If there’s one thing veteran Chicago taxicab driver Jay Khawas says he sees a lot of, it’s cars with the familiar Uber and Lyft emblems.
“Oh my God. Like, many, many,” says Khawas. “They’re everywhere.”
There certainly are more Uber and Lyft vehicles than taxicabs in Chicago and in most other big cities. Chicago, for example, limits the number of taxicab medallions, or vehicles licensed as taxis, to under 7,000.
Meanwhile, the number of vehicles registered with the city for ride-hailing services topped 117,000 at the end of 2017, and city figures show that the number of “active” vehicles — those that provide four or more trips per month — at close to 70,000.
Stopped at a light, Khawas points them out. There’s an Uber in front of him, behind him and in the lane to his right.
And he says he doesn’t think it’s the sheer number of Ubers and Lyfts out there that are tying up traffic. He says that’s because they don’t know the rules of the road, “They block [the] streets, making more traffic.”
It should surprise no one that cab drivers are upset with these ride-hailing services and there’s new data to help explain why.
A recent study shows that the explosive growth in those services is worsening traffic congestion in the country’s nine biggest cities, and in many cases, that growth comes at the expense of cab drivers.

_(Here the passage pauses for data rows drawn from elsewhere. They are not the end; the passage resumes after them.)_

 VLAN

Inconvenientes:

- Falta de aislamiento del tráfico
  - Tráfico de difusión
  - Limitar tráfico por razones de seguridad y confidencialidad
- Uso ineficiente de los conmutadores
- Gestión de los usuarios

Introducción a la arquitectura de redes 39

“You see Uber and Lyft having eight or nine times as many trips as taxicabs in places like Chicago, so they’ve really decimated the taxi industry,” says transportation consultant Bruce Schaller, a former deputy transportation commissioner for New York City, and author of the study.

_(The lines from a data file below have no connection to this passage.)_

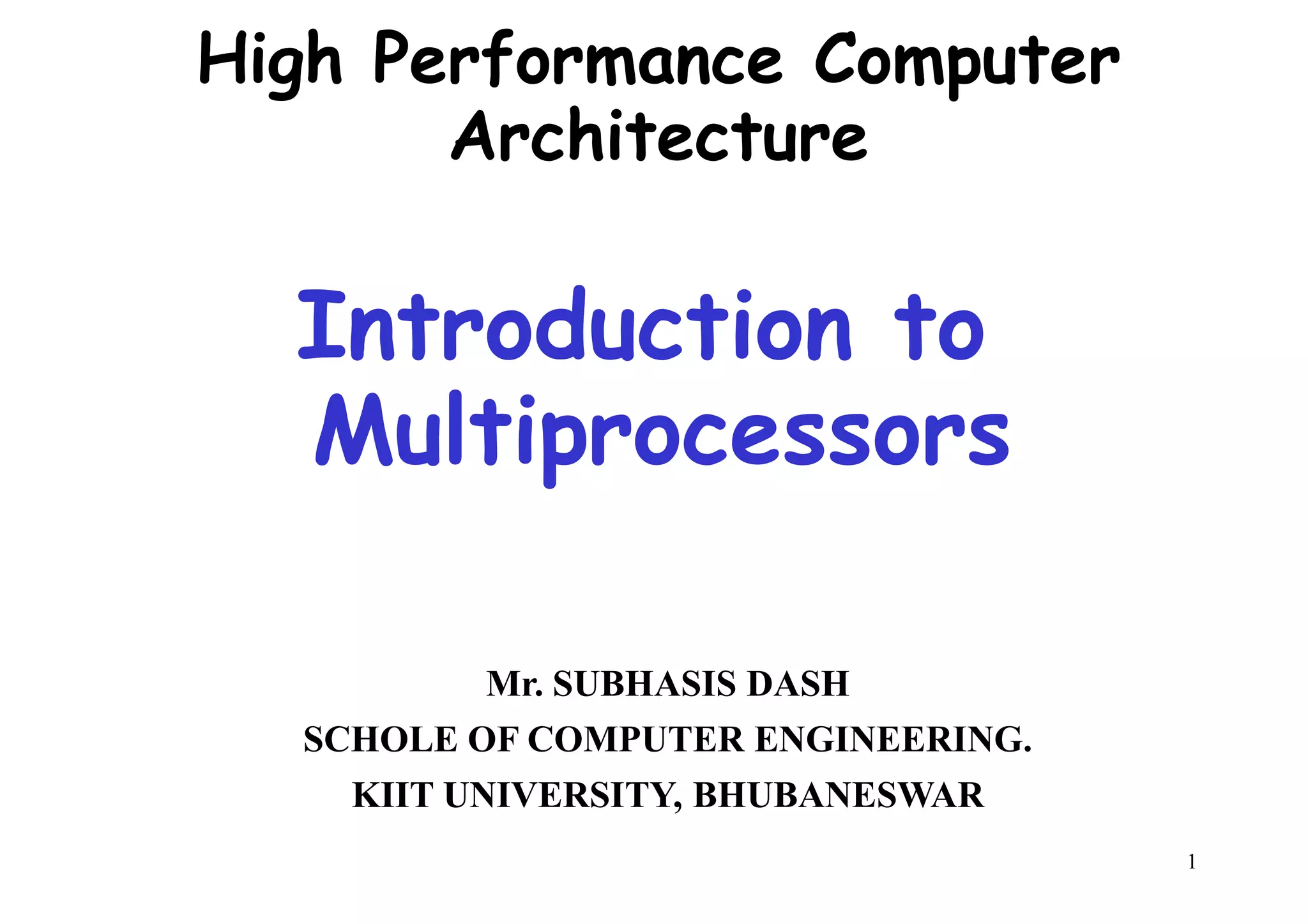 High Performance Computer Architecture

Introduction to Multiprocessors

Mr. SUBHASIS DASH
SCHOLE OF COMPUTER ENGINEERING.
KIIT UNIVERSITY, BHUBANESWAR

1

Schaller found that Uber, Lyft and other transportation network companies, or TNCs, transported 2.61 billion passengers last year, a 37-percent increase from 1.90 billion in 2016. The study indicates that TNCs added 5.7 billion miles of driving in the nation’s nine largest metro areas.
And Schaller says Lyft and Uber are not only hurting taxis, but they’re also luring riders away from public transit.

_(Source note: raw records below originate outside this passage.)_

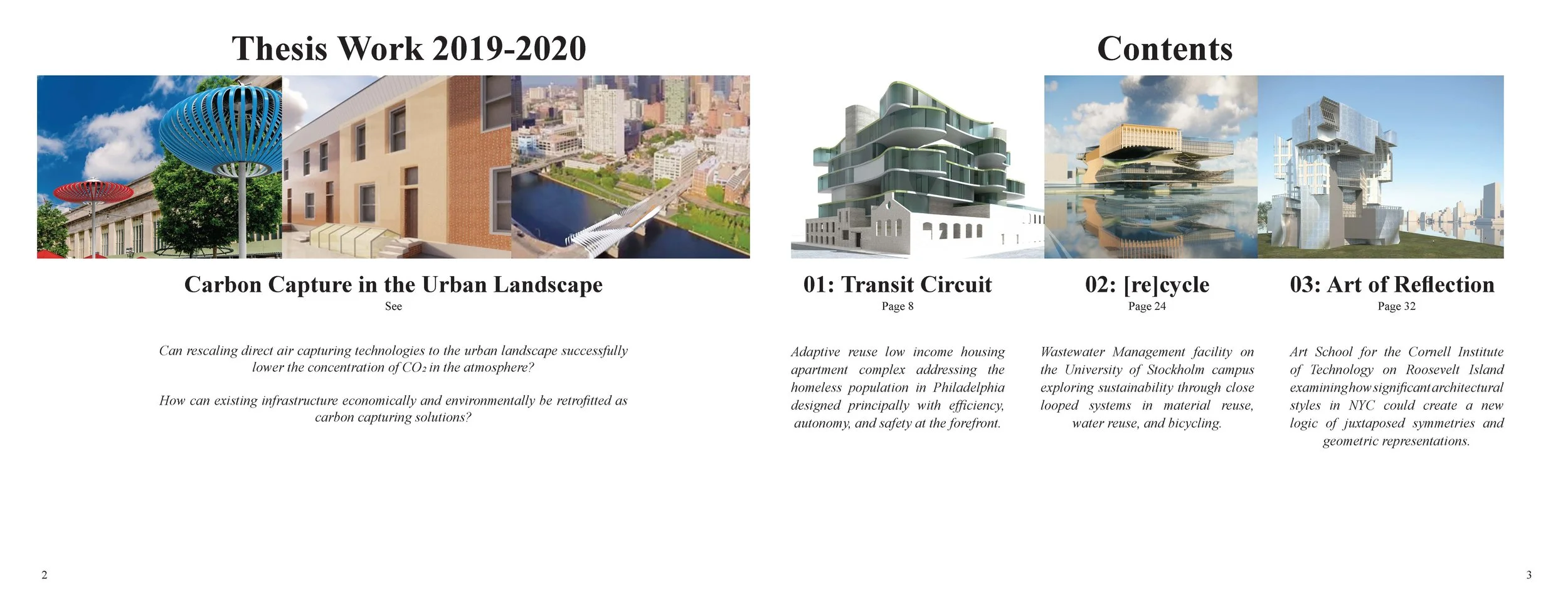 Thesis Work 2019-2020

Carbon Capture in the Urban Landscape
See

Can rescaling direct air capturing technologies to the urban landscape successfully lower the concentration of $CO_2$ in the atmosphere?

How can existing infrastructure economically and environmentally be retrofitted as carbon capturing solutions?

2

Contents

01: Transit Circuit
Page 8

Adaptive reuse low income housing apartment complex addressing the homeless population in Philadelphia designed principally with efficiency, autonomy, and safety at the forefront.

02: [re]cycle
Page 24

Wastewater Management facility on the University of Stockholm campus exploring sustainability through close looped systems in material reuse, water reuse, and bicycling.

03: Art of Reflection
Page 32

Art School for the Cornell Institute of Technology on Roosevelt Island examining how significant architectural styles in NYC could create a new logic of juxtaposed symmetries and geometric representations.

3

In many major cities, “We’re seeing a drop in both bus and subway, or metro, ridership,” says Schaller.
In the nation’s biggest cities, Schaller’s study finds that up to 60 percent of those riding with Uber and Lyft-like services would have taken transit, biked, walked or would not have made the trip at all, if not for the availability of the ride-hailing services. He says many users don’t own a car, so he contends Uber and Lyft are not taking other vehicles off the road.
Schaller’s study suggests that Ubers and Lyfts drive 2.8 new miles for every one mile saved by passengers not using their own car. He contends that the number drops only a small fraction, to 2.6 new miles driven, with services like UberPool or Lyft Line.
A big reason is that the study shows those drivers spend much of their time behind the wheel without customers, waiting to be pinged to pick someone up.
“The idea that having several people in the back [of the car] together, it intuitively makes sense” that it would reduce traffic congestion, says Schaller. “But the fact is that 40 percent of their time is spent between passengers and so that’s all new mileage on the street, even if you’re taking people who formerly drove.”
Are there any solutions to the congestion? “One is to put some types of limits on the number of Uber and Lyft vehicles that are in the really congested areas,” Schaller explains. New York City is, in fact, considering doing just that.
“And the other, and really critical thing, is to have frequent, reliable and comfortable public transportation.” Chicago was one of the first cities to impose a tax on Uber and Lyft trips to help fund public transportation, something Schaller suggests other cities should consider doing, too.
Lyft and Uber officials take issue with some aspects of the study. In an email, a Lyft spokeswoman says other “studies paint a very different picture than Schaller’s claims.” One suggests that traffic congestion declined 5 percent in the San Francisco Bay Area while Lyft trips grew 49 percent. And she says that “over 250,000 Lyft passengers gave up their personal cars because of the availability of rideshare.”
Uber says it agrees with Bruce Schaller’s call for more efficient public transit, such as dedicated bus lanes, but the company calls Schaller’s analysis of shared services like UberPool “fundamentally flawed.”
Other studies do show Uber-like services are indeed adding to traffic congestion. How much is not clear.
P.S. Siraj, who heads the Urban Transportation Center at the University of Illinois at Chicago, says Lyft and Uber are improving transportation access and providing more options for many people and that cities need to accommodate them.
“Mobility becomes the key phrase nowadays,” says Siraj. “You don’t really worry about who’s offering the trip, but how people are going from one place to another.”
So rather than restrict ride-hailing services, Siraj says cities need to actively work with them to better incorporate them into their transportation planning.
“There’s a time and a place for all of these modes, and it’s just figuring out ways that they function the best. That’s the million dollar question.”